In the records that come next, find every line with "clients". Return those lines.

Excerpts from a dataset:
╔══

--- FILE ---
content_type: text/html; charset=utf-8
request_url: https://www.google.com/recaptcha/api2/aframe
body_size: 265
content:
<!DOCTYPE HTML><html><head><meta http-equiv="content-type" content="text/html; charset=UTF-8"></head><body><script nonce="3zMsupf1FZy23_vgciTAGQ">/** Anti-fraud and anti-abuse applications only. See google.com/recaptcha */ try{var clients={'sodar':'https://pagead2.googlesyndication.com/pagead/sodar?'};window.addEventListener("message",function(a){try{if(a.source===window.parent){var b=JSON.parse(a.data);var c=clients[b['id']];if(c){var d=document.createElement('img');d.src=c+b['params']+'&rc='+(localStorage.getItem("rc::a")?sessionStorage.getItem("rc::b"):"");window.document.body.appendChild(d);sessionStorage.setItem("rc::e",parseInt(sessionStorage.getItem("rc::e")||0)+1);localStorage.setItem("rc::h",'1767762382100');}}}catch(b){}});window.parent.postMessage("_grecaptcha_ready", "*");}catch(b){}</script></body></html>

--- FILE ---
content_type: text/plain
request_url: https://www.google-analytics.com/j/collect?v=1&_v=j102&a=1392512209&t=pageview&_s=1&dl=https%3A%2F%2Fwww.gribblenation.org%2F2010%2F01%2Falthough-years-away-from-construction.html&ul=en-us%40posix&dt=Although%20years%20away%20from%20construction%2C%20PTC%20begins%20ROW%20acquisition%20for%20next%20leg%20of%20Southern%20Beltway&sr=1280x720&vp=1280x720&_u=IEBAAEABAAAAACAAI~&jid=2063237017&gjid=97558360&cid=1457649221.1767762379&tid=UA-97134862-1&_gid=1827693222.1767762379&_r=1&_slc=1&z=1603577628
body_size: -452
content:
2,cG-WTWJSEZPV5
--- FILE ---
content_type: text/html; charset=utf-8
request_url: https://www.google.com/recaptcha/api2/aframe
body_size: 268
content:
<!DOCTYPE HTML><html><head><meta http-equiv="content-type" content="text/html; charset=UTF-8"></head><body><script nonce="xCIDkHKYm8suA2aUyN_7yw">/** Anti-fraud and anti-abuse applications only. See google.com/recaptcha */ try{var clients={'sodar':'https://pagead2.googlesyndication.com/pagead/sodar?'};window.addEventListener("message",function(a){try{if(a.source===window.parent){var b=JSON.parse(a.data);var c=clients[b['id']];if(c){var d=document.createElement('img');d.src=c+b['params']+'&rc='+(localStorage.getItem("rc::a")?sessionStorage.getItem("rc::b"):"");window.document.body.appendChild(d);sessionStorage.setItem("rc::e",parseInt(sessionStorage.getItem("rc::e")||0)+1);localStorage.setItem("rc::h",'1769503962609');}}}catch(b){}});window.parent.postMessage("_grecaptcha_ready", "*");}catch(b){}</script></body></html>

╚══

*Output for this exercise*:
<!DOCTYPE HTML><html><head><meta http-equiv="content-type" content="text/html; charset=UTF-8"></head><body><script nonce="3zMsupf1FZy23_vgciTAGQ">/** Anti-fraud and anti-abuse applications only. See google.com/recaptcha */ try{var clients={'sodar':'https://pagead2.googlesyndication.com/pagead/sodar?'};window.addEventListener("message",function(a){try{if(a.source===window.parent){var b=JSON.parse(a.data);var c=clients[b['id']];if(c){var d=document.createElement('img');d.src=c+b['params']+'&rc='+(localStorage.getItem("rc::a")?sessionStorage.getItem("rc::b"):"");window.document.body.appendChild(d);sessionStorage.setItem("rc::e",parseInt(sessionStorage.getItem("rc::e")||0)+1);localStorage.setItem("rc::h",'1767762382100');}}}catch(b){}});window.parent.postMessage("_grecaptcha_ready", "*");}catch(b){}</script></body></html>
<!DOCTYPE HTML><html><head><meta http-equiv="content-type" content="text/html; charset=UTF-8"></head><body><script nonce="xCIDkHKYm8suA2aUyN_7yw">/** Anti-fraud and anti-abuse applications only. See google.com/recaptcha */ try{var clients={'sodar':'https://pagead2.googlesyndication.com/pagead/sodar?'};window.addEventListener("message",function(a){try{if(a.source===window.parent){var b=JSON.parse(a.data);var c=clients[b['id']];if(c){var d=document.createElement('img');d.src=c+b['params']+'&rc='+(localStorage.getItem("rc::a")?sessionStorage.getItem("rc::b"):"");window.document.body.appendChild(d);sessionStorage.setItem("rc::e",parseInt(sessionStorage.getItem("rc::e")||0)+1);localStorage.setItem("rc::h",'1769503962609');}}}catch(b){}});window.parent.postMessage("_grecaptcha_ready", "*");}catch(b){}</script></body></html>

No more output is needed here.